You can do that yourself
Children who suffer from epiglottis often wake up at night and panic because they are not getting enough air. So that the shortness of breath does not increase further due to the fear, it is important to have a calming effect on the child.
Support quiet conversations with the child and physical closeness so that the child can breathe slowly again. In the bedrooms, a window should be open overnight so that there is always enough oxygen in the room. In the case of a nocturnal attack of shortness of breath, the window should be opened wide. The fresh air is helpful as the coolness helps reduce swelling of the mucous membranes.
In addition, it can be perceived as pleasant when hot water is turned on in the bath or shower. The increased humidity creates a calming feeling. However, the success of this method has not been statistically proven.

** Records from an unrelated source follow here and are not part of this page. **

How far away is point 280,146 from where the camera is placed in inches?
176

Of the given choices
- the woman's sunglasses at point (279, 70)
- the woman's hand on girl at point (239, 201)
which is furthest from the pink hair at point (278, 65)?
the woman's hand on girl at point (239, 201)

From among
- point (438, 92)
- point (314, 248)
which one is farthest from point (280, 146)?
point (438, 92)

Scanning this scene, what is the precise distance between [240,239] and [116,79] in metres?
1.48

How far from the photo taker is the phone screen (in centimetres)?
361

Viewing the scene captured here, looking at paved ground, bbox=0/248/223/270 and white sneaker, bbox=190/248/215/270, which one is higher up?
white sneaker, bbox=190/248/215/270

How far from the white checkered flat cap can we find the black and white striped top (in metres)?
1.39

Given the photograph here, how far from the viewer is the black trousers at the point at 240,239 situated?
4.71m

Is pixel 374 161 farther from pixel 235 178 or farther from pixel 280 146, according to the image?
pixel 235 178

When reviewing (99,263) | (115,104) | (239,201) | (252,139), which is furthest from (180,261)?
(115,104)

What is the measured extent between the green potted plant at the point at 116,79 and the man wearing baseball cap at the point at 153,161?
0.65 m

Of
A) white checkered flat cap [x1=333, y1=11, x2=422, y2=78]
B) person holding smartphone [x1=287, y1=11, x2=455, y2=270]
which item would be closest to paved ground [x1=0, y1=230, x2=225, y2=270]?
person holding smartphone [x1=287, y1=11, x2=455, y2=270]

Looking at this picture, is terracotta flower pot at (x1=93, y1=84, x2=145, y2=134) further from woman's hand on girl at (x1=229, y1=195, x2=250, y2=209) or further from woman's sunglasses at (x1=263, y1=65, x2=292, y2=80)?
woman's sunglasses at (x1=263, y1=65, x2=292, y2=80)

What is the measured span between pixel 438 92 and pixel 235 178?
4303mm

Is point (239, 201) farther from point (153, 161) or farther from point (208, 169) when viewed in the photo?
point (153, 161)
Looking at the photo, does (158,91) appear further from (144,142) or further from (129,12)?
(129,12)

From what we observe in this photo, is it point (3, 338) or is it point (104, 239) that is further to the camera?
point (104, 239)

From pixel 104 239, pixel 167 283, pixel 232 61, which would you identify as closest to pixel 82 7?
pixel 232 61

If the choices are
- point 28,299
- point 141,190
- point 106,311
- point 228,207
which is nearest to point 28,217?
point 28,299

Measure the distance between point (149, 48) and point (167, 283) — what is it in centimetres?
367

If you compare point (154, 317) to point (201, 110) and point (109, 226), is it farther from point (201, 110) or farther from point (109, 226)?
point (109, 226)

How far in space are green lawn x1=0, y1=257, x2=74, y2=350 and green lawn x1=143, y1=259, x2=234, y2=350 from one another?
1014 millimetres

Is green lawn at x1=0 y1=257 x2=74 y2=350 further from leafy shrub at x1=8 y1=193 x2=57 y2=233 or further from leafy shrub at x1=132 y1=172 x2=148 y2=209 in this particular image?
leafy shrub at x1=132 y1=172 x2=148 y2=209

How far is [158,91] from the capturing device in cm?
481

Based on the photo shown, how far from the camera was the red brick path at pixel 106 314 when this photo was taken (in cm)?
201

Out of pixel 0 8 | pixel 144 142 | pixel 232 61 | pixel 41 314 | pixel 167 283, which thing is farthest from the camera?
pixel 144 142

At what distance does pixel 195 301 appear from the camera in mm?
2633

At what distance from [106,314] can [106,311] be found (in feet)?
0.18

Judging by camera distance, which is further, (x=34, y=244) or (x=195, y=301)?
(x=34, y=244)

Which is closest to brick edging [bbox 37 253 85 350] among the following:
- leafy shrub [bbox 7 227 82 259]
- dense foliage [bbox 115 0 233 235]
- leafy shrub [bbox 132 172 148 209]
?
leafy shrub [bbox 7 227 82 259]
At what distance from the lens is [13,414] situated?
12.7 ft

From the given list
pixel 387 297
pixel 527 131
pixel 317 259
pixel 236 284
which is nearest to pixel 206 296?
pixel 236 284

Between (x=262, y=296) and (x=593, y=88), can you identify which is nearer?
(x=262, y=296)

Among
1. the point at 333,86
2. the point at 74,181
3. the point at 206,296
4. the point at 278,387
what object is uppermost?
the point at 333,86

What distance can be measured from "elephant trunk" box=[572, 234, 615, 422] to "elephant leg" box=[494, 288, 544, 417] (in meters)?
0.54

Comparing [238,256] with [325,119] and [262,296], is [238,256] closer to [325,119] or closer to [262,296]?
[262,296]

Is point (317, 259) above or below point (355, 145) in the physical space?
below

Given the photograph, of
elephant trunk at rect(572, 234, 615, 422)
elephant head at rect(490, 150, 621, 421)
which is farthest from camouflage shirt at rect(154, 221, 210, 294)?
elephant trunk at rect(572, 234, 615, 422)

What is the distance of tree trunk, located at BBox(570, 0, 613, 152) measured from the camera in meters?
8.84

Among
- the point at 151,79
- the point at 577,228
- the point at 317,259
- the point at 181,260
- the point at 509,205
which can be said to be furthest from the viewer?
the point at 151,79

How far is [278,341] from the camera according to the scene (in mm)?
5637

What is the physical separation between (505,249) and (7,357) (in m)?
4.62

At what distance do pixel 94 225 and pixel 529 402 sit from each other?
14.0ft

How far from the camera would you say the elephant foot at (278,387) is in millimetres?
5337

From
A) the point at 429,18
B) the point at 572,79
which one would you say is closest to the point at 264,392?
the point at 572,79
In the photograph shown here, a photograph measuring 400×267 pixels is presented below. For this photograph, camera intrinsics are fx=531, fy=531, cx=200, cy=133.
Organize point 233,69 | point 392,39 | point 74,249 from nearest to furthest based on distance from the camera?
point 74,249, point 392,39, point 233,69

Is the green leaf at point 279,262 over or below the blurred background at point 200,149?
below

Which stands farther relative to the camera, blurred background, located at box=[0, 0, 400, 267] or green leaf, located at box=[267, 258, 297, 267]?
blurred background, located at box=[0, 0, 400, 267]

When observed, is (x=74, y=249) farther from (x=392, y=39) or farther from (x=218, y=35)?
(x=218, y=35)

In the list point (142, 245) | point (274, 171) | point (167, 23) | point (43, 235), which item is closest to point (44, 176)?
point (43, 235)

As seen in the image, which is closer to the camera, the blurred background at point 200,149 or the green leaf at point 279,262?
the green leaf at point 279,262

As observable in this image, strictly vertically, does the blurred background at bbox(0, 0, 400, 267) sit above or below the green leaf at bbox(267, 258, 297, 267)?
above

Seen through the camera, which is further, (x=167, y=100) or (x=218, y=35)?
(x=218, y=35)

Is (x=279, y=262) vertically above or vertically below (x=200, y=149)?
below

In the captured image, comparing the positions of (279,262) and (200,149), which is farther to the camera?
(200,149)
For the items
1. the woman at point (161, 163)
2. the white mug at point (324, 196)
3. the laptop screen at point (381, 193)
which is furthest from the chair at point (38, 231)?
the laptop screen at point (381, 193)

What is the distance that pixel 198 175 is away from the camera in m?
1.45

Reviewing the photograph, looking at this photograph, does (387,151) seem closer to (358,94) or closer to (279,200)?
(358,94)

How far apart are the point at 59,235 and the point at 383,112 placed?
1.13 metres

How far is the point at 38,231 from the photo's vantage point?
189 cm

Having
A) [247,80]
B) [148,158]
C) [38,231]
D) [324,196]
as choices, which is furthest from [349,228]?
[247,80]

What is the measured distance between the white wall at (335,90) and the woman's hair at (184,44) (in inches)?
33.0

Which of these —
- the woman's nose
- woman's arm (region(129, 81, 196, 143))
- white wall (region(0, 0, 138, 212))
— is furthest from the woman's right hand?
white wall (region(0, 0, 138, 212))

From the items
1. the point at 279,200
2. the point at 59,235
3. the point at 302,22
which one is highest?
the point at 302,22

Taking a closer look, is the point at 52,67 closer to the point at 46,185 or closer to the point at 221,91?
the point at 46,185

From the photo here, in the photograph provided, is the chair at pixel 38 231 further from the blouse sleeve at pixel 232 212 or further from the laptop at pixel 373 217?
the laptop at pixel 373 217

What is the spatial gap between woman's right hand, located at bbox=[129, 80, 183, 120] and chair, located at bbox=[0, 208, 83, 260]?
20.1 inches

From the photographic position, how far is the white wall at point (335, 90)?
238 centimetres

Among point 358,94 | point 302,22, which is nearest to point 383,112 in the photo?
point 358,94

Loud talking and screaming should be avoided if you have epiglottitis. Spicy foods such as chilli or pepper are not recommended. These also irritate the respiratory tract and lead to an increase in symptoms. The consumption of harmful substances such as nicotine and alcohol should also be avoided. They also attack the airways and impair the ability of the larynx to function.
Hello! I am Lisa Newlon, and I am a medical writer and researcher with over 10 years of experience in the healthcare industry. I have a Master’s degree in Medicine, and my deep understanding of medical terminology, practices, and procedures has made me a trusted source of information in the medical world.